---
x-i18n:
  source_path: "clawhub/how-it-works.md"
summary: "How ClawHub listings, versions, installs, publishing, scans, and updates work."
read_when:
  - Understanding listings, versions, installs, publishing, and moderation
---

# How ClawHub Works

ClawHub is the registry layer for OpenClaw skills and plugins. It gives users a
place to discover packages, gives publishers a place to release versions, and
gives OpenClaw enough metadata to install and update those packages safely.

## Registry records

Each public listing is a registry record with:

- an owner and slug or package name
- one or more published versions
- metadata, summary, files, and source attribution
- changelog and tag information such as `latest`
- download, install, star, and comment signals
- security scan and moderation status

The listing page is the canonical place for users to inspect what a skill or
plugin claims to do before installing it.

## Skills

A skill is a versioned text bundle centered on `SKILL.md`. It can include
supporting files, examples, templates, and scripts.

ClawHub reads the `SKILL.md` frontmatter to understand the skill name,
description, requirements, environment variables, and metadata. Accurate
metadata matters because it helps users decide whether to install the skill and
helps automated scans detect mismatches between declared and observed behavior.

See [Skill format](./skill-format.md).

## Plugins

Plugins are packaged OpenClaw extensions. ClawHub stores package metadata,
compatibility information, source links, artifacts, and version records.

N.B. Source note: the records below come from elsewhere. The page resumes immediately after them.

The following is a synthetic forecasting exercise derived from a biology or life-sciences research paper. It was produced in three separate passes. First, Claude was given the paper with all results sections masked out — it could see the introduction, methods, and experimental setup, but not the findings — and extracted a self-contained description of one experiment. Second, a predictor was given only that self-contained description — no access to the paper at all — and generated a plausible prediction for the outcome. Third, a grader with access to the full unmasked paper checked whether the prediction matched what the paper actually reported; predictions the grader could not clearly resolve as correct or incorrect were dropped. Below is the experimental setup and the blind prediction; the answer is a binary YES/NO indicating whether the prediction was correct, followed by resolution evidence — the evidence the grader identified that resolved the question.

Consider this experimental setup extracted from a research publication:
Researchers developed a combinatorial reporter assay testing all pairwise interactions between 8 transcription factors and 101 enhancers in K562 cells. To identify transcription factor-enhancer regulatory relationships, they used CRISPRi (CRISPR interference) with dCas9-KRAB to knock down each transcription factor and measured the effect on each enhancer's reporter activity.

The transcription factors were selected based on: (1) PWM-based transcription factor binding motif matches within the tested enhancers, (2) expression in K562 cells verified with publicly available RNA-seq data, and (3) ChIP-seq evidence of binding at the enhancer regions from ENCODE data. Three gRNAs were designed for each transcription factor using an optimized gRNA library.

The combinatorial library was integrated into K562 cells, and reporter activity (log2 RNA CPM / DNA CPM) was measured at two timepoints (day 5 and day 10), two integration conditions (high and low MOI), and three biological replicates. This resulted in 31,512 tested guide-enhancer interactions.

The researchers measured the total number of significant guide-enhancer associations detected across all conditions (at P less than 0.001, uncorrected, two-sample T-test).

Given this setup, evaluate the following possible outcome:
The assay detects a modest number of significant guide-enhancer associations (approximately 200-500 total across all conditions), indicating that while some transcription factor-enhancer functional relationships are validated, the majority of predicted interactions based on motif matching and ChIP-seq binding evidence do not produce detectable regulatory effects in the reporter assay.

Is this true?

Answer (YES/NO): YES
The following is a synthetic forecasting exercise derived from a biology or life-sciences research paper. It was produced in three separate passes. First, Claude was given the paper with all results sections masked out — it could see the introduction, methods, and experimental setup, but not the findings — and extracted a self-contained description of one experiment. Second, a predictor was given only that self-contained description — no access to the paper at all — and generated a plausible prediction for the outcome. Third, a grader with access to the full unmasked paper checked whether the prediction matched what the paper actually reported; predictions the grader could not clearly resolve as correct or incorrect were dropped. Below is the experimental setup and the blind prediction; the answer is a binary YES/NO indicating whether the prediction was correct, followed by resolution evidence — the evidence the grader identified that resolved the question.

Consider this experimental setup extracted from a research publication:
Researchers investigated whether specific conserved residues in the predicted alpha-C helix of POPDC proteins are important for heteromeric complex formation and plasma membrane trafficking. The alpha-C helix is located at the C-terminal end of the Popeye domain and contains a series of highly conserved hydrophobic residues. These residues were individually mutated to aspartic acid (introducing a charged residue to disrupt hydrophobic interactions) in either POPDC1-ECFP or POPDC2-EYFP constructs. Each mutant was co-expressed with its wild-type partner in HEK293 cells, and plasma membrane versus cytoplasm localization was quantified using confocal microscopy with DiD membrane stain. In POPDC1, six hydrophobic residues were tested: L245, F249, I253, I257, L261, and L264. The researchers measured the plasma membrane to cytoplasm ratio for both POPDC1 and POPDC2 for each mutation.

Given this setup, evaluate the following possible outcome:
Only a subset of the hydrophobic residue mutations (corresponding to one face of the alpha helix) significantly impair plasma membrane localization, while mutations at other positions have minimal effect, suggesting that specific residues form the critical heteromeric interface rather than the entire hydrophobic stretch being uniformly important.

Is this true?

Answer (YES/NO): YES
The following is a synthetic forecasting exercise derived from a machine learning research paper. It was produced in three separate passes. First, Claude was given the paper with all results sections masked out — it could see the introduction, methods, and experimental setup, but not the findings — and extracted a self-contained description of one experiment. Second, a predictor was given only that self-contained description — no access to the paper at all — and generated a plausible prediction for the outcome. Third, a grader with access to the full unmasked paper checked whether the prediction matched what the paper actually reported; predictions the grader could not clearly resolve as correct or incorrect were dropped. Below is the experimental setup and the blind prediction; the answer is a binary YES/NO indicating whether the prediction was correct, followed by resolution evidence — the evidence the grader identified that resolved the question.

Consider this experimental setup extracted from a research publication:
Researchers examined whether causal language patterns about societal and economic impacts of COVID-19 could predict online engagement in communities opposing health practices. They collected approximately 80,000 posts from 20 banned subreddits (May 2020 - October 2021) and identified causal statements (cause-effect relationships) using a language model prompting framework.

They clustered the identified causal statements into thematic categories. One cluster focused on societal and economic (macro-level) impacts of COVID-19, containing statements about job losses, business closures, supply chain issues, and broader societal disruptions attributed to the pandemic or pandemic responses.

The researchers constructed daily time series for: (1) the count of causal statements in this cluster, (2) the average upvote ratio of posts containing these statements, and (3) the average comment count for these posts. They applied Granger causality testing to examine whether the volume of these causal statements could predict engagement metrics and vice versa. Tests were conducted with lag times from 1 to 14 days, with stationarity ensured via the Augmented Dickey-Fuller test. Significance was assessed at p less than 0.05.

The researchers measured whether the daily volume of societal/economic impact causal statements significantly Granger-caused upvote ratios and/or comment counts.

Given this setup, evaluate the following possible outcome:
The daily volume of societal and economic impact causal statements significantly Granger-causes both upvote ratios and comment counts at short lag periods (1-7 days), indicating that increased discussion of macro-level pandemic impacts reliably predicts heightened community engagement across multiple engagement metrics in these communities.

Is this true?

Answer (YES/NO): YES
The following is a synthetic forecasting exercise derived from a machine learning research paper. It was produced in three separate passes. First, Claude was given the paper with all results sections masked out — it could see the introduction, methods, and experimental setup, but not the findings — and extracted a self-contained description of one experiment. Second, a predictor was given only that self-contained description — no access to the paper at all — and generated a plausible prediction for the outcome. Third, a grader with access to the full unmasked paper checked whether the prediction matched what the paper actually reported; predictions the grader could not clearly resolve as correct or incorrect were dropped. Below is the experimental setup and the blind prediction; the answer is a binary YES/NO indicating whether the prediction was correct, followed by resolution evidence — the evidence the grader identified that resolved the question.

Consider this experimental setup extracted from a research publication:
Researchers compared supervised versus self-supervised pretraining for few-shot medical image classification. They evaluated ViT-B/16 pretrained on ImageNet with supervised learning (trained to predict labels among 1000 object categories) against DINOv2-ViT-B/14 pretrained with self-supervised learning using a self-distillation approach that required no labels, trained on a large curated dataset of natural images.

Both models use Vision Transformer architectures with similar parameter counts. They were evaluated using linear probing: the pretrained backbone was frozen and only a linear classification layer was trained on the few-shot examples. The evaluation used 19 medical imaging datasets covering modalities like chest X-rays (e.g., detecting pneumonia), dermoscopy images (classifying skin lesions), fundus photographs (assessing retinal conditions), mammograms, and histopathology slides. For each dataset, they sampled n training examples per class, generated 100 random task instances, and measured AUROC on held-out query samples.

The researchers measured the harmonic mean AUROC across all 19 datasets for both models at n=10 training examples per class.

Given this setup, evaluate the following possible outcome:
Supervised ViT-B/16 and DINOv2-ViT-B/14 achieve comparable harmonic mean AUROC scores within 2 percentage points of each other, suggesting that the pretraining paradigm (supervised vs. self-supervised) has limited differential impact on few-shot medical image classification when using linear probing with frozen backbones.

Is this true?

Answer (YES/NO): YES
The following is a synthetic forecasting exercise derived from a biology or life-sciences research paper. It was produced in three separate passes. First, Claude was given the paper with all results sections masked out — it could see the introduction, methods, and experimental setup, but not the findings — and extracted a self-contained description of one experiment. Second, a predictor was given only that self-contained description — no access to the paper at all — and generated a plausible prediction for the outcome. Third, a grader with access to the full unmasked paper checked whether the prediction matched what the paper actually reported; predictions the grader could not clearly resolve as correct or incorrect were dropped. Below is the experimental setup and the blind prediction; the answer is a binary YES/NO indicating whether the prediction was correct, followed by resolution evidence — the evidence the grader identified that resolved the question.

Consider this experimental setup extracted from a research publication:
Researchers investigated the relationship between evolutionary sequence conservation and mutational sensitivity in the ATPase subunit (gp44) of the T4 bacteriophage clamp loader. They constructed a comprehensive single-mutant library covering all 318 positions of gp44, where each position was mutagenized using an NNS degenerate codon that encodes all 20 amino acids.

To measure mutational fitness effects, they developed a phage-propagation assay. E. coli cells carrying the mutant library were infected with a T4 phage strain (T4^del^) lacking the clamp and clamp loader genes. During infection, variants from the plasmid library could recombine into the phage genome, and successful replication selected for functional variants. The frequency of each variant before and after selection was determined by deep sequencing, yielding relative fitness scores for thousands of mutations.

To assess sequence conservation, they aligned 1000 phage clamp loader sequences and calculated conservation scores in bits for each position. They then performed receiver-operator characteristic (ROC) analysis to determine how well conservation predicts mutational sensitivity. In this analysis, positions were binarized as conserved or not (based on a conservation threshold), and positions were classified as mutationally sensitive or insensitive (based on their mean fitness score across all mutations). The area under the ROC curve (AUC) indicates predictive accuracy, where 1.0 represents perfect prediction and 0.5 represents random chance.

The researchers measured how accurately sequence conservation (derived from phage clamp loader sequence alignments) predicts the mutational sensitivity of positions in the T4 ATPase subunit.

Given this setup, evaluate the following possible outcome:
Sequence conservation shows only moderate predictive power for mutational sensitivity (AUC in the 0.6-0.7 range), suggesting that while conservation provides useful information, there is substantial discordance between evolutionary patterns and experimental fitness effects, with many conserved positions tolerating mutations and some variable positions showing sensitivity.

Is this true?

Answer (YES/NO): NO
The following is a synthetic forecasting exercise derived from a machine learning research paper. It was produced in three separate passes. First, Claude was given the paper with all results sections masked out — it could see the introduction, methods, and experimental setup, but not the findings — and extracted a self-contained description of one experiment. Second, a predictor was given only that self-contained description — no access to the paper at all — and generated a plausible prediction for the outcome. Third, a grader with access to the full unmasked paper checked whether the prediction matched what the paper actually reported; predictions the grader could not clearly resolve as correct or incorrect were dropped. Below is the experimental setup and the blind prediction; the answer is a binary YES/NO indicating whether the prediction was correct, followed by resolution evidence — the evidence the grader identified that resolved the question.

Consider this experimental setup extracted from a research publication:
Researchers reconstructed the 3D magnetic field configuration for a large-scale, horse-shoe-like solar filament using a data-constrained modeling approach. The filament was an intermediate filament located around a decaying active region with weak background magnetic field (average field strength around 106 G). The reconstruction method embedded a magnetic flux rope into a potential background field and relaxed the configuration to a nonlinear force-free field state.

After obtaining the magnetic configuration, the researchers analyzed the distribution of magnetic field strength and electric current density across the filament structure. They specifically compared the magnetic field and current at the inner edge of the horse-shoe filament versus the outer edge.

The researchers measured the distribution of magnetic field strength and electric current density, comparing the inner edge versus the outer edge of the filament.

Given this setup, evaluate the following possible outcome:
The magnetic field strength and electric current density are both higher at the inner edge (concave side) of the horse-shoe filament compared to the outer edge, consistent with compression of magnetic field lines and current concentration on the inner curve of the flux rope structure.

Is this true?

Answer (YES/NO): YES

When OpenClaw installs a plugin from ClawHub, it checks advertised compatibility
metadata before installing. Package records can include API compatibility,
minimum gateway version, host targets, environment requirements, and artifact
digests.

Use an explicit ClawHub install source when you want the registry to be the
source of truth:

```bash
openclaw plugins install clawhub:<package>
```

## Publishing

Publishing creates a new immutable version record. Publishers use the `clawhub`
CLI for authenticated registry workflows:

```bash
clawhub skill publish ./my-skill
clawhub package publish <source> --family code-plugin --dry-run
clawhub package publish <source> --family code-plugin
```

Use dry runs to preview the resolved payload before upload. Public pages then
surface the published metadata, files, source attribution, and scan status.

## Installs and updates

OpenClaw install commands use ClawHub as a package source:

```bash
openclaw skills install <skill-slug>
openclaw plugins install clawhub:<package>
```

OpenClaw records install source metadata so updates can resolve the same
registry package later. The ClawHub CLI also supports direct skill install and
update workflows for users who want registry-managed skill folders outside a
full OpenClaw workspace.

## Security state

ClawHub is open to publishing, but releases are still subject to upload gates,
automated checks, user reports, and moderator action.

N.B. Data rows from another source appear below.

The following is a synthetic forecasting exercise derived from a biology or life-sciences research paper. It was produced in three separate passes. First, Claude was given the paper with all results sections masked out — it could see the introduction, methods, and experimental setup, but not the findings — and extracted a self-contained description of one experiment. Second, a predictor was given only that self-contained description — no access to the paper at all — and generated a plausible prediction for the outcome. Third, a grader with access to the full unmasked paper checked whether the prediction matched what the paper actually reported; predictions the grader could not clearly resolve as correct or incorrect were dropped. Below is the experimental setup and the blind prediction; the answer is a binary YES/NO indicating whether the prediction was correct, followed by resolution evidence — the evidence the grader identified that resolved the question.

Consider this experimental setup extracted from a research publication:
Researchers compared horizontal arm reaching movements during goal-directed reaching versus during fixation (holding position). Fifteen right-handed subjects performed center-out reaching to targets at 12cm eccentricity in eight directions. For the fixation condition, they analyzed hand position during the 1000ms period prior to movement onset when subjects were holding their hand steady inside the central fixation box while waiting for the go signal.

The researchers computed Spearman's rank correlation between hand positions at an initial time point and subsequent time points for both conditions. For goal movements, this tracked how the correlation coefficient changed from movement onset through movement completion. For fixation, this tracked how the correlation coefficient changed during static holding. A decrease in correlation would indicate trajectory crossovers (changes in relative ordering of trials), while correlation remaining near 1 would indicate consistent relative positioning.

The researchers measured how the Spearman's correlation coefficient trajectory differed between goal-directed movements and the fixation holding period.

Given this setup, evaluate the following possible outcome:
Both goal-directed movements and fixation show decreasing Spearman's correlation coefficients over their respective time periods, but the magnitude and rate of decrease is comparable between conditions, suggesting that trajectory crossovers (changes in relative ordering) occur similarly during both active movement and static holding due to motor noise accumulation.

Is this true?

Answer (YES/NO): NO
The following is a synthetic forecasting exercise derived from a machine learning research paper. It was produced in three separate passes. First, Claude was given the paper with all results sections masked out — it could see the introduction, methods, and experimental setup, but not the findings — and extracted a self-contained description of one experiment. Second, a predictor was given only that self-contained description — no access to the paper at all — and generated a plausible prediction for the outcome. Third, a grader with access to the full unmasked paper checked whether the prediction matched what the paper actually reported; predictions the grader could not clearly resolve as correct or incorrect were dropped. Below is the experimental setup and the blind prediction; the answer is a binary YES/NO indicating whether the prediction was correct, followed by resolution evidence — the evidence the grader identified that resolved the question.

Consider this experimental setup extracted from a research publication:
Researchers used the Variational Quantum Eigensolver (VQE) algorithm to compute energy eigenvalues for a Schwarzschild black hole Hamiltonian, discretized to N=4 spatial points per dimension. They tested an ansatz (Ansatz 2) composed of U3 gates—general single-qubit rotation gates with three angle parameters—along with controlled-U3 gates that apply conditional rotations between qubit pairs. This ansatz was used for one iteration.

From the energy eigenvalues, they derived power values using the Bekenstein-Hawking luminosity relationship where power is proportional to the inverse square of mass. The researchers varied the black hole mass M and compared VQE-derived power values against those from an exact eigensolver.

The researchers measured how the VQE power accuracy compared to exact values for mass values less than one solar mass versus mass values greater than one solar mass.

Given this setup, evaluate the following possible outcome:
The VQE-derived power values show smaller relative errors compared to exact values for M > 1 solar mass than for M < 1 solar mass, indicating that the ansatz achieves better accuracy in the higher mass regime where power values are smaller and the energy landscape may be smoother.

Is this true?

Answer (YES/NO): YES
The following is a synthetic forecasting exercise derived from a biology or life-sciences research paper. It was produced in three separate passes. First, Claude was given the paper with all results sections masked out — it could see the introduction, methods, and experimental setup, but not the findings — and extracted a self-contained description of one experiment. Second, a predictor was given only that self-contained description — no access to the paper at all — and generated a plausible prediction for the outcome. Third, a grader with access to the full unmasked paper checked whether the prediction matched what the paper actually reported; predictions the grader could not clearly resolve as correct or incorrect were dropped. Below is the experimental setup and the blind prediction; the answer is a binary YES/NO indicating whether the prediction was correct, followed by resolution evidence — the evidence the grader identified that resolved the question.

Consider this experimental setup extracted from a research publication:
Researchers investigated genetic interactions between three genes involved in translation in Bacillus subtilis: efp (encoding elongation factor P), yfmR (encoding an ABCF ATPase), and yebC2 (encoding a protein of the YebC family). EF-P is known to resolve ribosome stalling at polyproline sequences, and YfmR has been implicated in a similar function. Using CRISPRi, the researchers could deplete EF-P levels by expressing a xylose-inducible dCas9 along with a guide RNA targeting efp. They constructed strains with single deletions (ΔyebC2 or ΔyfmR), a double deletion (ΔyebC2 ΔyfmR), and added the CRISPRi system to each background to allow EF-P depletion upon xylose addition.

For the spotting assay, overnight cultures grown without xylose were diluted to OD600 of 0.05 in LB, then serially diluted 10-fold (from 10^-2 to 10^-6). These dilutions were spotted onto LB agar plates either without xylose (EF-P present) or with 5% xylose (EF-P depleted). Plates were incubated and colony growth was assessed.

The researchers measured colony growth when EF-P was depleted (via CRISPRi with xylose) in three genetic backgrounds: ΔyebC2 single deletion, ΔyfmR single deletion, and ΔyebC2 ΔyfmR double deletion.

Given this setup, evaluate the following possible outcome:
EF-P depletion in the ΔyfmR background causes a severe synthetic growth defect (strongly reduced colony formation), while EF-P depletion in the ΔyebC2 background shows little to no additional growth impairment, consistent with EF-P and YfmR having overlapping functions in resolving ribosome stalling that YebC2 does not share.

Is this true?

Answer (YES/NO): NO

Public pages show scan summaries when available. Content that is held, hidden,
or blocked may disappear from public search and install flows while remaining
visible to the owner for diagnostics.

See [Security](./security.md), [Security Audits](./security-audits.md),
[Moderation and Account Safety](./moderation.md), and
[Acceptable usage](./acceptable-usage.md).

## API access

ClawHub exposes public read APIs for discovery, search, package details, and
downloads. Third-party catalogs may use these APIs when they link back to the
canonical ClawHub listing, respect rate limits, and avoid implying endorsement.

See [Public API](./api.md) and [HTTP API](./http-api.md).